-- Arbeitsaufträge --
**1.** Fassen Sie den Absatz des Textausschnitts, der mit „Neverwinter Nights 2 hat noch“ beginnt, als kurze Stichpunktliste zusammen. Die wesentlichen Fakten sollen erhalten bleiben.
**2.** Wie reagieren die Bewohner der Fantasy-Welt in Fable laut dem Textausschnitt, wenn man sich wenig sozial verhalten hat?
**3.** Erklären Sie anhand des Textausschnitts, warum „die Gilde 2“ nie wirklich gespielt wurde.

-- Textausschnitt --

Fable I könntest du dir auch mal ansehen, da kann man zwar nichts bauen, aber man kann Häuser kaufen, ausschmücken, Heiraten, etc. und je nach dem wie man sich verhält reagieren die Bewohner der Fantasy-Welt anders auf einen (beten einen gradezu an wenn man nur gutes tut, oder rennen panisch kreischend vor einem weg, wenn man sich wenig sozial verhalten hat...) 

Neverwinter Nights 2 hat noch einen kleinen "Aufbau-Part" (obwohl er den Namen kaum verdient). Man bekommt relativ spät im Spiel eine eigene runtergekommene Burg, die man vor einem bevorstehenden Angriff wieder in Schuß bringen kann, ist allerdings sehr simpel. Außerdem ist es nicht wirklich Open World. Man kann zwar auf der Karte herumreisen und es gibt auch recht viele Nebenquests aber "nicht linear" halte ich immer noch für was anderes als Open World.

Sonst gibt's noch "die Gilde 2" das könnte auch interessant sein, ich hab's allerdings nie wirklich gespielt... Gab's mal auf irgendeiner Heft-DVD und ich wollte es mit meinem Bruder zusammen im Netzwerk zocken, ist aber nie richtig gelaufen. Allein hab ich auf so was nicht wirklich Lust...

-- Gesammelte Daten --
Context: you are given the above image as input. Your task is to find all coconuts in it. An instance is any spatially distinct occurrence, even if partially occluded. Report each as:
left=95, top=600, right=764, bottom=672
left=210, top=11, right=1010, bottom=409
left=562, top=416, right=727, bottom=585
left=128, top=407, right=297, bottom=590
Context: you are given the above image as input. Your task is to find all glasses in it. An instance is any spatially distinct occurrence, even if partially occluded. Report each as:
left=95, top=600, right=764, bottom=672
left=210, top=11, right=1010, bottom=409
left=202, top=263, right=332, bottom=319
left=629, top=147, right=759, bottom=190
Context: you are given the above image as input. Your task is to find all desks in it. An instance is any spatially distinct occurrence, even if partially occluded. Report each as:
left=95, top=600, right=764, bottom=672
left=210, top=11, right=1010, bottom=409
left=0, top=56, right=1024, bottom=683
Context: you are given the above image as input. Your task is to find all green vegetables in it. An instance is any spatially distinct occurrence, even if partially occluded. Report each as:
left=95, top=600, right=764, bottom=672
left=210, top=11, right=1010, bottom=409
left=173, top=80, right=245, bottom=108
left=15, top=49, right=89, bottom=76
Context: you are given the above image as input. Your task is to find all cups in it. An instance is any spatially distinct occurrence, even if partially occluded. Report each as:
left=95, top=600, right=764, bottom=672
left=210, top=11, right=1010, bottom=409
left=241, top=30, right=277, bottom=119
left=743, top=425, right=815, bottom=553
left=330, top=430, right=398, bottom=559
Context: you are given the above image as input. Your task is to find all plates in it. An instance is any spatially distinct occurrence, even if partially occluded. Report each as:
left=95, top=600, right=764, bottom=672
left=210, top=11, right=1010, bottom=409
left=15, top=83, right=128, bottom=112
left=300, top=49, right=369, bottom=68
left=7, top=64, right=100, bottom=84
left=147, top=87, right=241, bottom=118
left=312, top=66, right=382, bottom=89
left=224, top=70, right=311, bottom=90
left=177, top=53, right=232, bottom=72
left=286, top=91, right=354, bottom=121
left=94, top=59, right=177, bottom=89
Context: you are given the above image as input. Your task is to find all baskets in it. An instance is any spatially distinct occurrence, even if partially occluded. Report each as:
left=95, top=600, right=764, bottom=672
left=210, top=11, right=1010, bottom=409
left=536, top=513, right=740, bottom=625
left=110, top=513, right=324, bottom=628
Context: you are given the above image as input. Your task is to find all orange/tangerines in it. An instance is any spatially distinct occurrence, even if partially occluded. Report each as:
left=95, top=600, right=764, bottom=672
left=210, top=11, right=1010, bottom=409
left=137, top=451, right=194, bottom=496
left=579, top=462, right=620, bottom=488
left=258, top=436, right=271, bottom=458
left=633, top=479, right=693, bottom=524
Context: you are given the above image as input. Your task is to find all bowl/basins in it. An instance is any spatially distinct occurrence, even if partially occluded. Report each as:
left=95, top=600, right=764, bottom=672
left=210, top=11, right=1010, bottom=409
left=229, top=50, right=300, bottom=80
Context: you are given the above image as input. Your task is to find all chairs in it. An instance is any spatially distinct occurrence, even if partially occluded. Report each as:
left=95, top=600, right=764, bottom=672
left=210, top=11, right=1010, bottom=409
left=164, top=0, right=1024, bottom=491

-- Lösungen --
**1.**
- Neverwinter Nights 2 enthält einen kleinen Aufbau-Teil, der diesen Namen kaum verdient.
- Relativ spät im Spiel erhält man eine eigene heruntergekommene Burg.
- Diese Burg kann man vor einem bevorstehenden Angriff wieder instand setzen, was allerdings sehr simpel ist.
- Das Spiel ist nicht wirklich Open World.
- Man kann auf der Karte herumreisen, und es gibt recht viele Nebenquests.
- Nach Ansicht des Textausschnitts ist „nicht linear“ jedoch etwas anderes als Open World.

**2.** Sie rennen panisch kreischend vor einem weg.

**3.** Das Spiel sollte zusammen mit dem Bruder im Netzwerk gespielt werden, lief dabei aber nie richtig. Allein hatte die schreibende Person keine rechte Lust auf so ein Spiel.